Text under study
The GFF3 changes will take a few more days to complete. Changing the default feature output format will change the results of more than 70 QA tests each of which needs careful checking.
Alan requested a new facility in ACD to detect whether the user has changed a default value. Peter had added a function ajAcdIsUserdefined which can report whether a value has been set on the command line or in response to a prompt, but this reports a change where the default value has been specified (common with boolean qualifiers). It may be possible to extend this function to compare the final value with the stored default value. Alan will check for possible problems in detecting some command line settings.
Peter will modify acdpretty to preserve ACD comments. At present these are deleted when building pretty formatted output. As we now record the line number of each ACD token when parsing, we can record the location of comments. Whole line comments are easily preserved. Formatting end-of-line comments is more tricky, but should be possible by modifying the right margin of the pretty output.
Peter will revise the processing of default values and user replies to allow a string to have a value containing only a space. This is currently removed from the default value during processing. Some ACD qualifiers for mira require spaces as default values.
Mahmut has been working on "DASGFF" XML output. This format is used by MYDAS DAS annotation servers including the BioSapiens project and EBI's UniProt DAS server. Peter will add any functions needed to identify specific feature classes (e.g. CDS) as these will be useful to update other applications that have feature types hardcoded.
DAS2 can be considered in future when it becomes established.
Mahmut found a problem with the AppLab server which was fixed by running jmap. This indicates something that was fixed by starting memory monitoring, possibly locking of ports that were freed by garbage collection or threads waiting for a signal. The server will be updated to the latest Java 6.0 update on the next restart.

Aim of the task
Repeat from the development notes the passage starting with "DAS2 can be" and going on through "the next restart.".

Data below
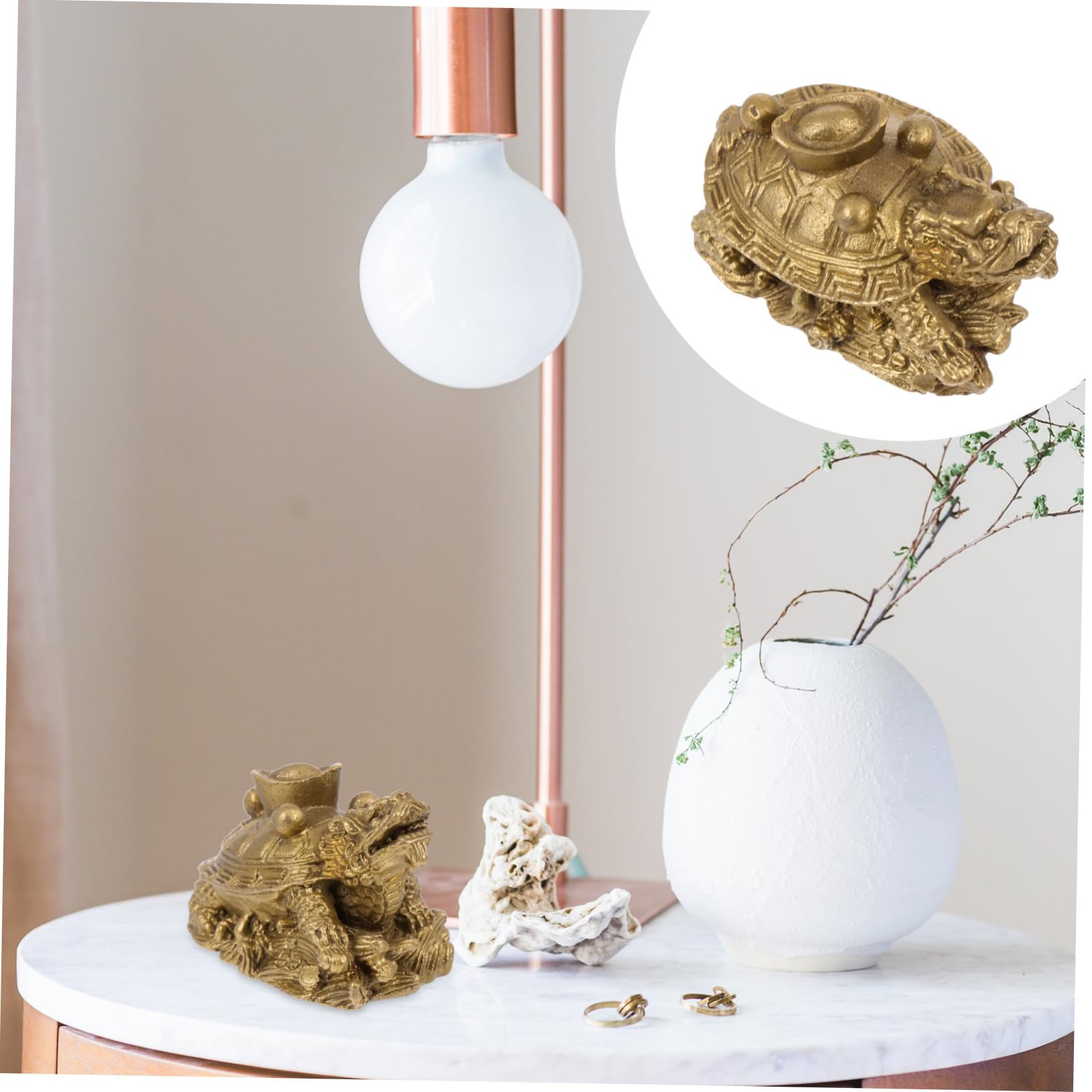 Lucky Copper Dragon Turtle Ingot Decor for Office & Home Blessing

The completed task
DAS2 can be considered in future when it becomes established.
Mahmut found a problem with the AppLab server which was fixed by running jmap. This indicates something that was fixed by starting memory monitoring, possibly locking of ports that were freed by garbage collection or threads waiting for a signal. The server will be updated to the latest Java 6.0 update on the next restart.